[Rows of spatial question data]
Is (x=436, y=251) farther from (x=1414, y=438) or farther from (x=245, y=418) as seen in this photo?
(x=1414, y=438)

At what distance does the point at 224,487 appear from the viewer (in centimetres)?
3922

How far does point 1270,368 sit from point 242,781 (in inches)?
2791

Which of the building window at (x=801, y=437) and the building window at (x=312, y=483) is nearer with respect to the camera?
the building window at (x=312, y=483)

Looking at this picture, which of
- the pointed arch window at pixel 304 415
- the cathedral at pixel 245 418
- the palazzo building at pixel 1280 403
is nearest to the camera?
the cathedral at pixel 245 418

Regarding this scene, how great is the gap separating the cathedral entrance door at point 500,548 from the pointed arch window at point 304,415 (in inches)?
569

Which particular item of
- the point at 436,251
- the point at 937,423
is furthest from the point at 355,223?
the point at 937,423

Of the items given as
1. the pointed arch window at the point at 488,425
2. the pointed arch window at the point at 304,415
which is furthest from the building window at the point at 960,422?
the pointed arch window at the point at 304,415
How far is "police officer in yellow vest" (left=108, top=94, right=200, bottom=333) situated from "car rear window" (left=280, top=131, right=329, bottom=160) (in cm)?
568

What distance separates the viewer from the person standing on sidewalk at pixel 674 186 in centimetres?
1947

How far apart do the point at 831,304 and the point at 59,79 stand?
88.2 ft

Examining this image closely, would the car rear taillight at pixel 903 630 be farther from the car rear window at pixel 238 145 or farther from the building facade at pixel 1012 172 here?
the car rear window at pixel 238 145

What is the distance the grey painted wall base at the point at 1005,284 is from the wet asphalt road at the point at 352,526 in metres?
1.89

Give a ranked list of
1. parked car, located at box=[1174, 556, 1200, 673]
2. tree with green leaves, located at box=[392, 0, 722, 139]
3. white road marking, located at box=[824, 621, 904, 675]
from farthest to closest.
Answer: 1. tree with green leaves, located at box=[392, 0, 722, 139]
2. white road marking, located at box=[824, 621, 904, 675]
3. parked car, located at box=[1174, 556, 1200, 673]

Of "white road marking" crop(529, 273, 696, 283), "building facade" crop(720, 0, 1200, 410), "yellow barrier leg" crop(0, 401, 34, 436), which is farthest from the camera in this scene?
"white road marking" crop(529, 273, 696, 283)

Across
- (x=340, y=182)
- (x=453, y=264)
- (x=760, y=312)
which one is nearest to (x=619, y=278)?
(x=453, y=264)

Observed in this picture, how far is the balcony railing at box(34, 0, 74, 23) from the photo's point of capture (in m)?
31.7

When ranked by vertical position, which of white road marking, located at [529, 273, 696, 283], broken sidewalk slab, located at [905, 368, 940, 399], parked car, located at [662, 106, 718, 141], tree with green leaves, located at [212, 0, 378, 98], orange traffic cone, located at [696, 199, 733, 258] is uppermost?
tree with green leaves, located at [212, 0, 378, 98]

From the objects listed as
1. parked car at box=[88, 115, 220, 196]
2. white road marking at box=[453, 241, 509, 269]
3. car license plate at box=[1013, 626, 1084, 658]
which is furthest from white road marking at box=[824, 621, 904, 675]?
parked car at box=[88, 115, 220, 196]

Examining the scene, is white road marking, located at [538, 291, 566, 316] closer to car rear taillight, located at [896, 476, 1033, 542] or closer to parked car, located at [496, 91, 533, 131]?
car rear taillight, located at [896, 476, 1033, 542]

WHAT IS ASKED: Reproduce verbatim the lines above, beginning with the line that contains "When ranked by" and continuing through the final line of the items.

RESULT OF THE TASK:
When ranked by vertical position, which of white road marking, located at [529, 273, 696, 283], broken sidewalk slab, located at [905, 368, 940, 399], parked car, located at [662, 106, 718, 141], tree with green leaves, located at [212, 0, 378, 98], orange traffic cone, located at [696, 199, 733, 258] is uppermost?
tree with green leaves, located at [212, 0, 378, 98]

From the objects listed as
1. parked car at box=[88, 115, 220, 196]
2. white road marking at box=[453, 241, 509, 269]
3. car license plate at box=[1013, 626, 1084, 658]
which is furthest from white road marking at box=[824, 621, 904, 675]?
parked car at box=[88, 115, 220, 196]

Examining the scene, is white road marking, located at [538, 291, 566, 316] closer to car rear taillight, located at [896, 476, 1033, 542] or closer to parked car, located at [496, 91, 533, 131]?
car rear taillight, located at [896, 476, 1033, 542]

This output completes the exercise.